**Description of the task**
Across the whole listing, return each line exactly, with no images included.

**Available data**
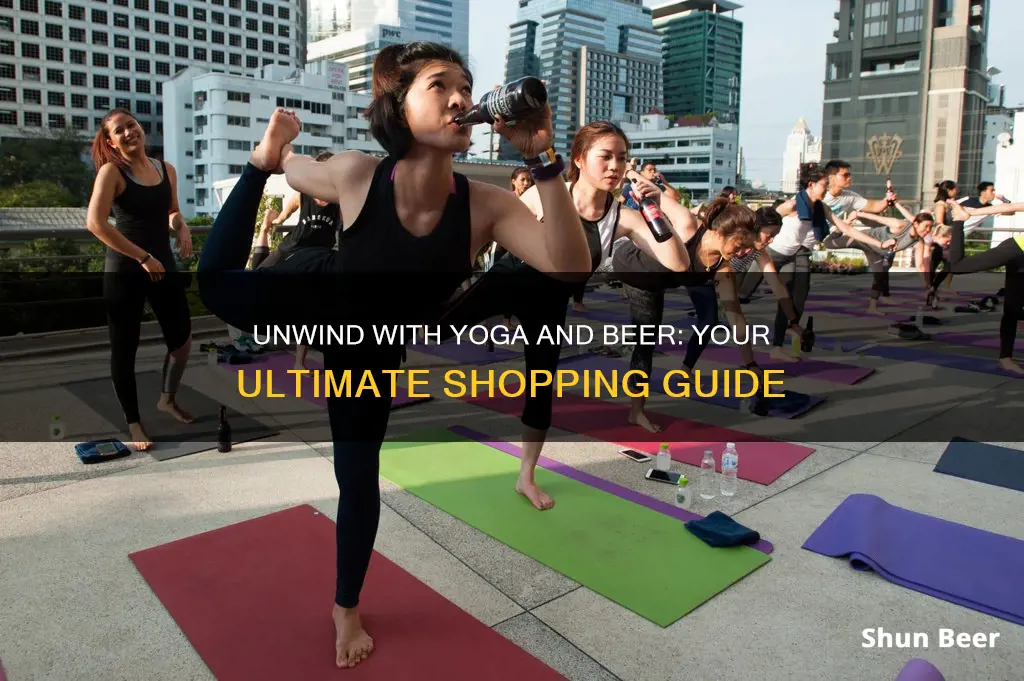 where to buy yoga pants beer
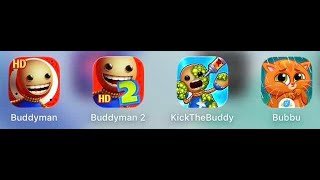Kick The Buddy/Buddyman Kick Games Gameplay 2026 #live #kickthebuddy2 # gaming screenshot 4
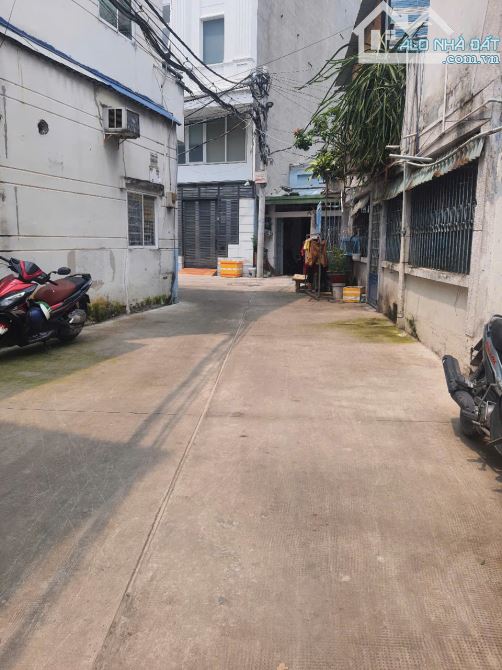 Hẻm ô tô tránh- Đường Nguyễn Quý Anh- khu dân trí cao- đang có dòng tiền - 1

**Solved problem**
 where to buy yoga pants beer
Kick The Buddy/Buddyman Kick Games Gameplay 2026 #live #kickthebuddy2 # gaming screenshot 4
 Hẻm ô tô tránh- Đường Nguyễn Quý Anh- khu dân trí cao- đang có dòng tiền - 1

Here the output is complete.